Ayers remained on the Board of Directors of the Woods Fund of Chicago.[68] Woods Fund Chair Washington said it was "ridiculous to suggest there's anything inappropriate" about the two men serving on the foundation board.[2]

In late May 2008, Michael Kinsley, a longtime critic of Ayers,[69] argued in Time that Obama's relationship with Ayers should not be a campaign issue:

If Obama's relationship with Ayers, however tangential, exposes Obama as a radical himself, or at least as a man with terrible judgment, he shares that radicalism or terrible judgment with a comically respectable list of Chicagoans and others—including Republicans and conservatives—who have embraced Ayers and Dohrn as good company, good citizens, even experts on children's issues ... Ayers and Dohrn are despicable, and yet making an issue of Obama's relationship with them is absurd.[70]

The Obama–Ayers connection was mentioned in Jerome Corsi's The Obama Nation, a book published in August and intended to help defeat Obama;[71] and in conservative author David Freddoso's The Case Against Barack Obama, where he wrote that the situation raised questions about Obama's judgment and influences.[72] In May and August, Chicago Tribune columnist and editorial board member Steve Chapman suggested that while Obama was "justly criticized for his ties" to Ayers, the coverage of that connection should be matched by equal coverage of John McCain's associating with convicted Watergate burglar G. Gordon Liddy.[73][74]

On September 23, 2008, Stanley Kurtz, a conservative commentator and Senior Fellow at the Ethics and Public Policy Center, wrote an op-ed in The Wall Street Journal after reviewing the archives of the Chicago Annenberg Exchange (CAC) at the Daley Library of the University of Illinois at Chicago.[75] In Kurtz's opinion, "Mr. Obama and Mr. Ayers worked as a team to advance the CAC agenda" and "As CAC chairman, Mr. Obama was lending moral and financial support to Mr.
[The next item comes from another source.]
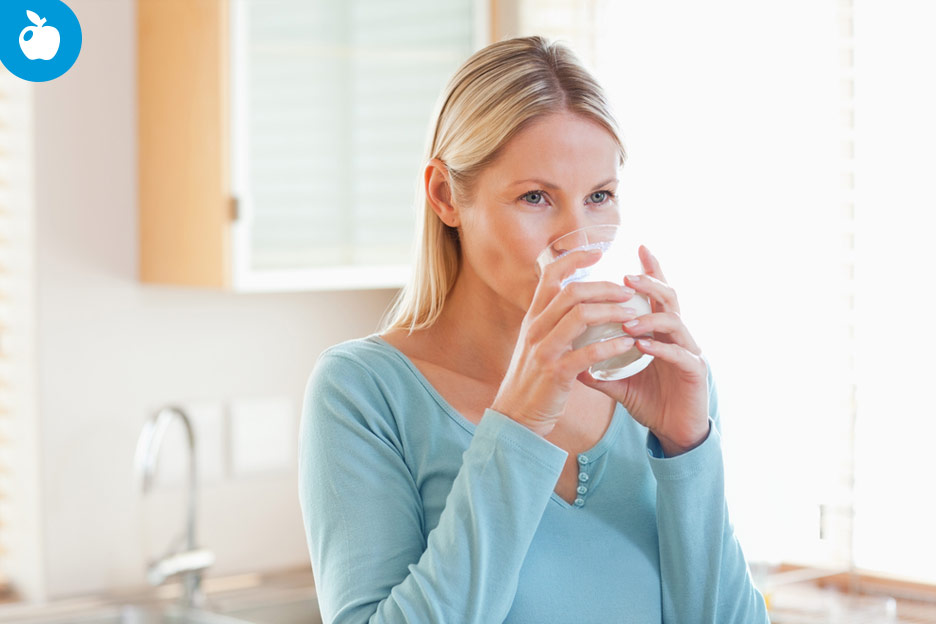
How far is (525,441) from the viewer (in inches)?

Ayers and his radical circle."[75]

Sol Stern, a longtime critic of Ayers' ideas about school reform, wrote in City Journal that "the press—and debate moderators—shouldn't let Bill Ayers and Barack Obama off the hook," and that "Calling Bill Ayers a school reformer is a bit like calling Joseph Stalin an agricultural reformer.".[76]
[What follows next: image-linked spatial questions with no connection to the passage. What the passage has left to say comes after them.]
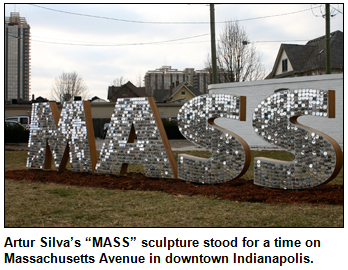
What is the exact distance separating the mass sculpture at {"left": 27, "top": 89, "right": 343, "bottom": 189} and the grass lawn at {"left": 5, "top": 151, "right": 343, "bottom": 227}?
94cm

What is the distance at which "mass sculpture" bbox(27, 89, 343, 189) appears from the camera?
649 cm

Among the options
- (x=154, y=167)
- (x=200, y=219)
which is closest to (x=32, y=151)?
(x=154, y=167)

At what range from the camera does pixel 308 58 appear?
32000 millimetres

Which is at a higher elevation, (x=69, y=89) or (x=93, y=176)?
(x=69, y=89)

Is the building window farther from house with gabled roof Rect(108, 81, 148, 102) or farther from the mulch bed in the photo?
house with gabled roof Rect(108, 81, 148, 102)

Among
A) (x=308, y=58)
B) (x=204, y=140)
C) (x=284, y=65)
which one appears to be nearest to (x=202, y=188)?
(x=204, y=140)

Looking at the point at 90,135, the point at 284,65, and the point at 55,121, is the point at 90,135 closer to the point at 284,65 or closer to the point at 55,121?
the point at 55,121

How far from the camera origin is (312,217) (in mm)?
5293

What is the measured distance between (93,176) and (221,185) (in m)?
3.50

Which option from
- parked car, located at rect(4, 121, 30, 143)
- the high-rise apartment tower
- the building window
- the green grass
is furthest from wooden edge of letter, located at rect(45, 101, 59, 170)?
the high-rise apartment tower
William C. Ibershof, the lead federal prosecutor of the Weather Underground case, wrote to The New York Times on October 9, 2008:

I am amazed and outraged that Senator Barack Obama is being linked to William Ayers's terrorist activities 40 years ago when Mr. Obama was, as he has noted, just a child. Although I dearly wanted to obtain convictions against all the Weathermen, including Bill Ayers, I am very pleased to learn that he has become a responsible citizen.[77]